WHAT YOU ARE ASKED TO DO: Copy the stretch of the records from the line containing "How great is" through the line containing "1342 inches" word for word, both of those lines included.

GIVEN ENTRIES:
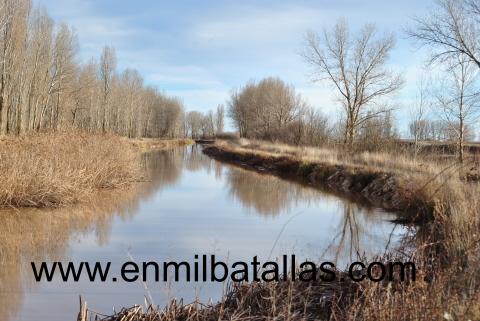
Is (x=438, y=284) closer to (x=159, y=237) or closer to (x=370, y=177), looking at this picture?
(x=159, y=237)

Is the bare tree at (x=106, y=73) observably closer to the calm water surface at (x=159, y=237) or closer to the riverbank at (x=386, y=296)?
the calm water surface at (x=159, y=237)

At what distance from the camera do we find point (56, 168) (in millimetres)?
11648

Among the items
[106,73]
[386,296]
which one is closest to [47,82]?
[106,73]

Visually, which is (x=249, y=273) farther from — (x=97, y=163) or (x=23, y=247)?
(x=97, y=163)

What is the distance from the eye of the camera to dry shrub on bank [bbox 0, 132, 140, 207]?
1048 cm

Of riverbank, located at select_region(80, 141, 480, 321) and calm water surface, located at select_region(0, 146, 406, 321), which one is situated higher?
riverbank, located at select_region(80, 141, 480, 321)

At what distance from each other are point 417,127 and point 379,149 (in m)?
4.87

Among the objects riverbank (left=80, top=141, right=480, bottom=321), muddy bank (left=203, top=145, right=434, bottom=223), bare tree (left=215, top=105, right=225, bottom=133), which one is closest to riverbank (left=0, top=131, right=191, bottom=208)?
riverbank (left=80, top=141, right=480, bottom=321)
...
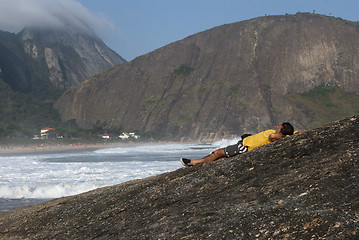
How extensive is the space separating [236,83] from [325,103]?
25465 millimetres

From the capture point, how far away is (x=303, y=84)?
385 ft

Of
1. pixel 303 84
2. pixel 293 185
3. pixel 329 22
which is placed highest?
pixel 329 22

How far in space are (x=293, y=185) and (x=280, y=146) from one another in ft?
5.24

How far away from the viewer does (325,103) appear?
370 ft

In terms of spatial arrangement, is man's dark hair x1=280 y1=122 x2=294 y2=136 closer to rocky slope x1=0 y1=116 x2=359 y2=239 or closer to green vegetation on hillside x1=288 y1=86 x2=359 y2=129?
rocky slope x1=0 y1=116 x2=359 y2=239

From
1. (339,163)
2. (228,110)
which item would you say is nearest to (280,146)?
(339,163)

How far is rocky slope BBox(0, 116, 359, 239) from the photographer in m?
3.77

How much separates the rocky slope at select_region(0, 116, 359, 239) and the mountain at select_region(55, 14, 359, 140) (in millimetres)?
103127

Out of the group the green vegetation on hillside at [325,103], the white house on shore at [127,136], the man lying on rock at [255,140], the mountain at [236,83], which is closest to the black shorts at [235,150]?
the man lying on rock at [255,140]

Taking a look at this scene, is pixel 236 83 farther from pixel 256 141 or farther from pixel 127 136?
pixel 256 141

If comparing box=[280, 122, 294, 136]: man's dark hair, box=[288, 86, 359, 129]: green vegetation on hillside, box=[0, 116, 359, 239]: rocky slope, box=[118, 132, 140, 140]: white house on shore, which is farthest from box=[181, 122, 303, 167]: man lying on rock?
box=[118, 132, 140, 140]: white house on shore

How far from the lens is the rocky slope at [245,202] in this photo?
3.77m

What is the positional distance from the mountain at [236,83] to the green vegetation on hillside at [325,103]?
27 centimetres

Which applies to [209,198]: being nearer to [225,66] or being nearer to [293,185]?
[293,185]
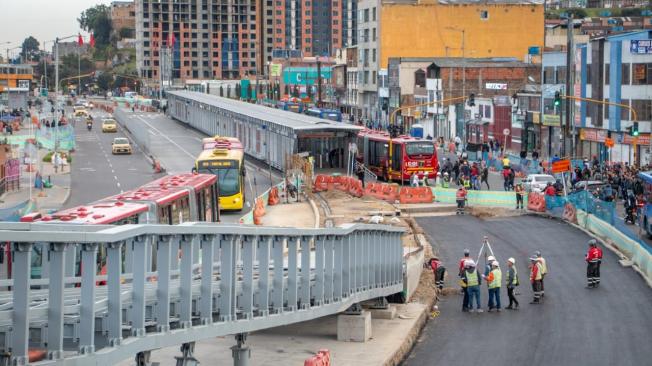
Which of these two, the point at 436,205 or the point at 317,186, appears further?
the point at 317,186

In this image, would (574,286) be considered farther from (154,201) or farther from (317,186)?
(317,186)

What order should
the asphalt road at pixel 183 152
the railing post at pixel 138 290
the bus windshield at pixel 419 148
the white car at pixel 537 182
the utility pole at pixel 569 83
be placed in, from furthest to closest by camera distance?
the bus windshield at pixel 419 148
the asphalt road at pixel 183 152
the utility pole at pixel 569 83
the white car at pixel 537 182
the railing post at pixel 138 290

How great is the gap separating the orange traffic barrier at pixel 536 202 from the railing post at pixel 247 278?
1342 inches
* * *
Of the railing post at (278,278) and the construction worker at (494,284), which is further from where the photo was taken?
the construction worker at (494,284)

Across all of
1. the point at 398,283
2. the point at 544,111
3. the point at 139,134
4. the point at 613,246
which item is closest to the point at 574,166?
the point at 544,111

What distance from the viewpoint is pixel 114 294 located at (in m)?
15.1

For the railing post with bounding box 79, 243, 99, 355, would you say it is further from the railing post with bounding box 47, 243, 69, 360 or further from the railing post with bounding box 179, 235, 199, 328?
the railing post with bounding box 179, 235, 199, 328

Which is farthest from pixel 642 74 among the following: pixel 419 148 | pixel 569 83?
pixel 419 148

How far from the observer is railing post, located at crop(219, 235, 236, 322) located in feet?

ANSWER TO THIS PROBLEM:
How great is the gap separating the orange traffic barrier at pixel 536 202 from the railing post at pixel 247 278?
1342 inches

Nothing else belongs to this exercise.